Data-driven Optimized Control of the COVID-19 Epidemics
Afroza Shirin, Yen Ting Lin, Francesco Sorrentino

TL;DR
This paper develops a data-driven optimal control model for COVID-19 that balances epidemic suppression with economic impact, revealing that constant, stricter social distancing levels are often optimal and that vaccination effects can reduce the need for social distancing.
Contribution
It introduces a novel optimal control framework tailored to different US metropolitan areas, incorporating data, time-varying controls, and vaccination effects to inform social distancing policies.
Findings
Optimal control levels are often constant and stricter than current policies.

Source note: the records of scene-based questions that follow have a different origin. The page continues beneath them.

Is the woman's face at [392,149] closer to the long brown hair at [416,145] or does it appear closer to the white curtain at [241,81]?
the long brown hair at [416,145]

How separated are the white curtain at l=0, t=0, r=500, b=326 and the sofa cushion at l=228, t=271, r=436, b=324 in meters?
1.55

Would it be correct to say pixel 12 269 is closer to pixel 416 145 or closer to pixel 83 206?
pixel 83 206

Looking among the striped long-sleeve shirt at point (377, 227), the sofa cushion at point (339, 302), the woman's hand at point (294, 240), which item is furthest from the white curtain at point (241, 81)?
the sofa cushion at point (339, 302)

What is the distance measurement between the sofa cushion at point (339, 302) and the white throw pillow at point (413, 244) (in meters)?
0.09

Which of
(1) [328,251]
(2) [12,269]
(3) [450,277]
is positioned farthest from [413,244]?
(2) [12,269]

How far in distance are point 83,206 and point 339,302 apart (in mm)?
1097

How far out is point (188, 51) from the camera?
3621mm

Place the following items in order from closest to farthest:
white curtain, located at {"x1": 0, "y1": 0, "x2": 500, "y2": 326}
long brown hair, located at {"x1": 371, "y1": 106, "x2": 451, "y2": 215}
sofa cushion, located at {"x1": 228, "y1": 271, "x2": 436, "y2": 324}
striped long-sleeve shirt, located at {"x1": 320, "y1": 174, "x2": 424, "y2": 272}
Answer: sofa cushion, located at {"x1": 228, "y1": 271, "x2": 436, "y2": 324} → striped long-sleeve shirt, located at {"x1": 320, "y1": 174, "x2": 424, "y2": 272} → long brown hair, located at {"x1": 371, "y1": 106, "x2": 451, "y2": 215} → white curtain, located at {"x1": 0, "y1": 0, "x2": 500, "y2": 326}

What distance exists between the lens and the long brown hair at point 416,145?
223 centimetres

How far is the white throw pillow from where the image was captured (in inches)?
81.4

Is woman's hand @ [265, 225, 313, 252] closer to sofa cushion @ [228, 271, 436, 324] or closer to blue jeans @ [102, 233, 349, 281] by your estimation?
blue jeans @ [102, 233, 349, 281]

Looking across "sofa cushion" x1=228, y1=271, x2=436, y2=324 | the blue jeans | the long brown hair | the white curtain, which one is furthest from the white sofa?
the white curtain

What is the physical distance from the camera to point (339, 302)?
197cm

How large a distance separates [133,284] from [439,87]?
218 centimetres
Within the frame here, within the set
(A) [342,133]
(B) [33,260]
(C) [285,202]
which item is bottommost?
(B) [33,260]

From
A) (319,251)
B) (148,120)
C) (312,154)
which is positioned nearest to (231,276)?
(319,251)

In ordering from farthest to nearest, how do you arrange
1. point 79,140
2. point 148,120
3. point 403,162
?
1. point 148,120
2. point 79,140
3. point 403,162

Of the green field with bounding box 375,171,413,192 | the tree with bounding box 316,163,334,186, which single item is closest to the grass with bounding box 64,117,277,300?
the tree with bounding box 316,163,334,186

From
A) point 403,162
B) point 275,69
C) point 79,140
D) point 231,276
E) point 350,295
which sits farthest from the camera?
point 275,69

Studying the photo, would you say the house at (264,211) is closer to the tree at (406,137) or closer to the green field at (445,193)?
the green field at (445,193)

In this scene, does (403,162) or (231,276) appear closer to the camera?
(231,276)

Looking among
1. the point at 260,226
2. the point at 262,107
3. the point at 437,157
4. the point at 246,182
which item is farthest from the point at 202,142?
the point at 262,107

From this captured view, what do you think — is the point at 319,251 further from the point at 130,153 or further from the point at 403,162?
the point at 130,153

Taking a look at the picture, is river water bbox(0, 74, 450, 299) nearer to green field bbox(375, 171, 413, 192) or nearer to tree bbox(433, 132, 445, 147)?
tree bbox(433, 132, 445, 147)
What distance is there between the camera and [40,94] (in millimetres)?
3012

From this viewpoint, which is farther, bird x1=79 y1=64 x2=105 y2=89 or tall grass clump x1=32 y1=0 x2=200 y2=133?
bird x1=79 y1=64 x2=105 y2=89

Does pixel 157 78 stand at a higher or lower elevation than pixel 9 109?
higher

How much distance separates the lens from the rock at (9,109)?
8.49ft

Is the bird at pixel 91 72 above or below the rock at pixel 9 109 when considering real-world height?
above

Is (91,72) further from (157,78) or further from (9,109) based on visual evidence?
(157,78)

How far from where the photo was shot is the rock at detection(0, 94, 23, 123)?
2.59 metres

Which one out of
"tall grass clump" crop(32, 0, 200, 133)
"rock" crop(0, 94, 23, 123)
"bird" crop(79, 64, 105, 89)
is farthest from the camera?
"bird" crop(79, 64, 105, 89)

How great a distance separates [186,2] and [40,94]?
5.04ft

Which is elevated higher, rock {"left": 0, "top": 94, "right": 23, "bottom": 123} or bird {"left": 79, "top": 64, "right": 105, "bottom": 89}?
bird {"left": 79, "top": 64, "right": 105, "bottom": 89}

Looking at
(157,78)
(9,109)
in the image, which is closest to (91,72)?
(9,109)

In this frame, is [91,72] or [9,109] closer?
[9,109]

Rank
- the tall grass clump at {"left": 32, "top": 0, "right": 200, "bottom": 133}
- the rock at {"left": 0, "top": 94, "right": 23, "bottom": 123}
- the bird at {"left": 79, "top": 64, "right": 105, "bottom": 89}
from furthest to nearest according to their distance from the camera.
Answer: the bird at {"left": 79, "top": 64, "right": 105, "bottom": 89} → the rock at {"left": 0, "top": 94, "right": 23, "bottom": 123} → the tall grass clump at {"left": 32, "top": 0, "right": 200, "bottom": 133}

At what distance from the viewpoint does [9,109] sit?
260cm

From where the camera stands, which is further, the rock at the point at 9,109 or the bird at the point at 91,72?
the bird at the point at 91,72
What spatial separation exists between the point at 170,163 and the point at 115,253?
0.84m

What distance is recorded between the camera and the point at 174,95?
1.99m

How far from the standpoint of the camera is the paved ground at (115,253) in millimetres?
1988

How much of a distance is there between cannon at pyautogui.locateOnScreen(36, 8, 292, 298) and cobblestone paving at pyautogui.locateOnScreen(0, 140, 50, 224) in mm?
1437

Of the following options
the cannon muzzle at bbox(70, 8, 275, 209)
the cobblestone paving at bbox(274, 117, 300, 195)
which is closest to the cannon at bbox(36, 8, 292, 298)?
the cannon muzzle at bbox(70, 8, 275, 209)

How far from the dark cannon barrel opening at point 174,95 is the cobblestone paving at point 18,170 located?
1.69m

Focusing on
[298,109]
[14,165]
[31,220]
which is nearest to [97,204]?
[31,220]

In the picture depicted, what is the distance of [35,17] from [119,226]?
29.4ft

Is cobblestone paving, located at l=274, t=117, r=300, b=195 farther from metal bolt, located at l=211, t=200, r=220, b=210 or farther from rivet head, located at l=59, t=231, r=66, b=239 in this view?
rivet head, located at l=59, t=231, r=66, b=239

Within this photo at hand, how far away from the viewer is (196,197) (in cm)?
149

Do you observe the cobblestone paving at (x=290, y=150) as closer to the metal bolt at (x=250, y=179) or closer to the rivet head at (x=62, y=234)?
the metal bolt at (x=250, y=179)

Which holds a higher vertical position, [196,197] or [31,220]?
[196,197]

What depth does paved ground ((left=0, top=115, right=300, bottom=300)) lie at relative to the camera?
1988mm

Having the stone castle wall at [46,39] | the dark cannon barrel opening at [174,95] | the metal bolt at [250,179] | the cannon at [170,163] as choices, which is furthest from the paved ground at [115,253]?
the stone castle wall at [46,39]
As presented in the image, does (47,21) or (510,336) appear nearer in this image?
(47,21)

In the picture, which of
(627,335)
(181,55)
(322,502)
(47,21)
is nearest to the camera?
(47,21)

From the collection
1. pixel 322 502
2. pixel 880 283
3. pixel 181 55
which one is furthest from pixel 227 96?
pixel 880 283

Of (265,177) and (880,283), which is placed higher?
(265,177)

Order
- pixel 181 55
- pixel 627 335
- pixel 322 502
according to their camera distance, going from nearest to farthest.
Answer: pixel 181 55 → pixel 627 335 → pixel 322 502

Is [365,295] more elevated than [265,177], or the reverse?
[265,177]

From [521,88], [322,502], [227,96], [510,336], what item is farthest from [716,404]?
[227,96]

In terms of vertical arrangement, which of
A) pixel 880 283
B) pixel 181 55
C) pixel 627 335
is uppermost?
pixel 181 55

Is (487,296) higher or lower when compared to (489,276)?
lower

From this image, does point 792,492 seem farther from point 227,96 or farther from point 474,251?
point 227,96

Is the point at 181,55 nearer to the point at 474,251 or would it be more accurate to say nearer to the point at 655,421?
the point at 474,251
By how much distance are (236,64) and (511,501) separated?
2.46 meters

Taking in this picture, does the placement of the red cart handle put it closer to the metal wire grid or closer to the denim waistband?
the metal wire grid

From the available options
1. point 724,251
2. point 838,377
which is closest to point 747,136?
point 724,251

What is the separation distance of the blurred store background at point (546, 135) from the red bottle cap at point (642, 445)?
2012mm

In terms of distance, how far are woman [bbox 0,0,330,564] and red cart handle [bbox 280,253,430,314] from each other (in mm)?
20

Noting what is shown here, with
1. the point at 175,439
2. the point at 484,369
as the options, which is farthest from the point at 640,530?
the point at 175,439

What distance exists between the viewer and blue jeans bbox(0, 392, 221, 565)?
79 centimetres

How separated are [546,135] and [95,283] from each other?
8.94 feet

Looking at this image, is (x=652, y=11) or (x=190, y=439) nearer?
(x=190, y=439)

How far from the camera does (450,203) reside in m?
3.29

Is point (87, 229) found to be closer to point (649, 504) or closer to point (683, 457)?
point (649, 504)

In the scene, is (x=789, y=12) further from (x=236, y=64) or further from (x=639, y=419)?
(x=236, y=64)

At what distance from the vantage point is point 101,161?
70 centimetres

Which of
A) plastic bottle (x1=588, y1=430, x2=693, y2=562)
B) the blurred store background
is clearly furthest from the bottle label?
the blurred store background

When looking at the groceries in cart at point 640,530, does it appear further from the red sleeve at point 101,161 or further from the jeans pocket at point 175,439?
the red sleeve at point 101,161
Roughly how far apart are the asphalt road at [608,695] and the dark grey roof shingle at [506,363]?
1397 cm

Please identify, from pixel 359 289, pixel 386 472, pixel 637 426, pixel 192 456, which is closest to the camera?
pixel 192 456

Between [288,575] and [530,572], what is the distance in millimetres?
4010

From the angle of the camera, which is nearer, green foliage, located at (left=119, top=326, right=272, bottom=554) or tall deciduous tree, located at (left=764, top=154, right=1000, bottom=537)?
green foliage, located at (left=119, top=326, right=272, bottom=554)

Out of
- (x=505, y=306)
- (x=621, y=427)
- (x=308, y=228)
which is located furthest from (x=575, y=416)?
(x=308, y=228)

The duration of control application varies by area, being short, long, or intermediate.
Vaccination can allow for reduced social distancing measures during rollout.
Abstract
Optimizing the impact on the economy of control strategies aiming at containing the spread of COVID-19 is a critical challenge. We use daily new case counts of COVID-19 patients reported by local health administrations from different Metropolitan Statistical Areas (MSAs) within the US to parametrize a model that well describes the propagation of the disease in each area. We then introduce a time-varying control input that represents the level of social distancing imposed on the population of a given area and solve an optimal control problem with the goal of minimizing the impact of social distancing on the economy in the presence of relevant constraints, such as a desired level of suppression for the epidemics at a terminal time. We find that with the exception of the initial time and of the final time, the optimal control input is well approximated by a constant, specific to each area,…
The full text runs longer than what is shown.